Marc:And I think to myself, what kind of luck do I have that this is happening?
Marc:You know, how did my whole life bring me here to sit behind this fucking guy and I can't read the subtitles during the Italian part?
Marc:So that didn't happen.
Marc:But I was scrambling and I couldn't find my keys.
Marc:I literally knew they were, I thought they were on my bed, but I looked there two or three times.
Marc:I looked everywhere they could be.
Marc:I couldn't find them.
Marc:So I grabbed my spare set, which made me, which bothered me.
Marc:The spare fob, the key fob didn't work.

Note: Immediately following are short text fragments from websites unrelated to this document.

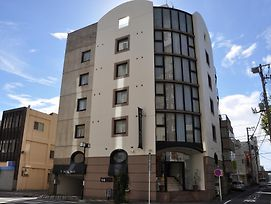 Hotel West Numazu photos Exterior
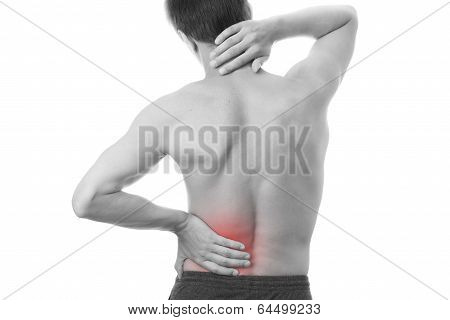 Back Pain In Men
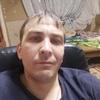 dyeymon, 33, Nurlat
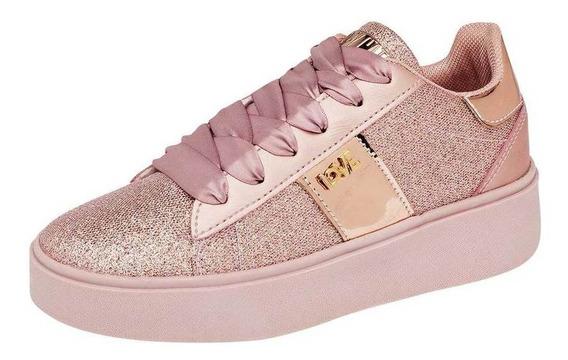 Tenis Baby Cats Niña 181146 Color Oro Talla 18-21 -shoes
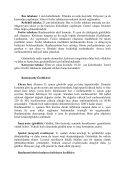 x- ışınının tanıda kullanımını sağlayan özellikler - Tıbbi Görüntüleme ... - Page 6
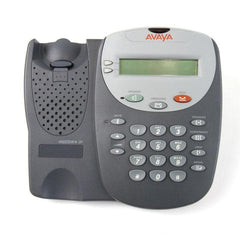 Avaya 4602SW+ IP Phone (700381916)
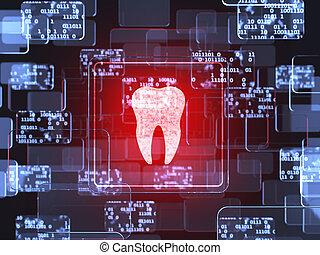 tand, ikon, avskärma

Marc:So I scrambled upstairs, took apart the key fob, put in one of those CO32 batteries, you know, kind of, you know, just mission impossible, the whole thing.
Marc:I had the battery.
Marc:I knew how to pop the fob because I'd looked it up before and I got out.
Marc:But I was so impressed that I was able to troubleshoot like that so quickly.

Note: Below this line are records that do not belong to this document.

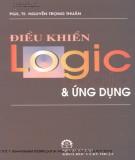 Ứng dụng và đều khiển logic (Tập 1 - Tái bản có chỉnh sửa): Phần 2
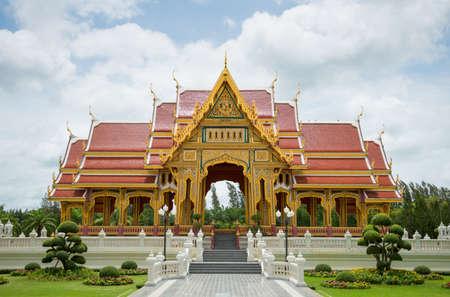 grand pa: Beautiful Thai Temple Pavilion in Thailand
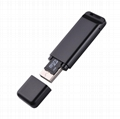 High Quality Mini USB Flash Drive WAV Micro TF Card Up to 32GB 4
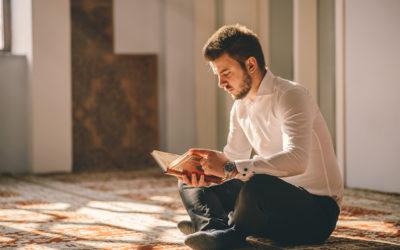 Quelle est l'influence de l'arabe sur la langue française ?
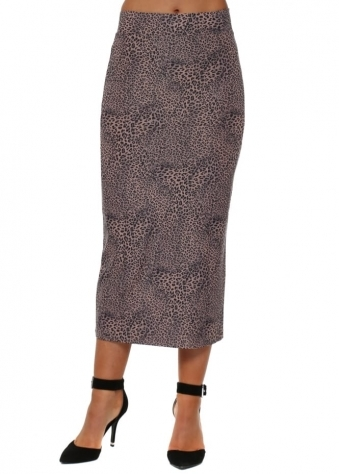 Leona Little Leopard Midi Skirt In Tawny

Marc:It's the little things, folks.
Marc:My microphone in my car for the car, for the phone in the car didn't work in my, in my Toyota Avalon.
Marc:Like I, you know, I was hearing people talking to me, but they didn't hear me when I talked and I, and you just go online and I found some guy saying like, here's what you do.
Marc:All right.
Marc:You want to, you want to take, you want to disconnect your car battery and,
Marc:Because it's almost like the microphone systems in almost a separate phone computer in the car where some things run through it.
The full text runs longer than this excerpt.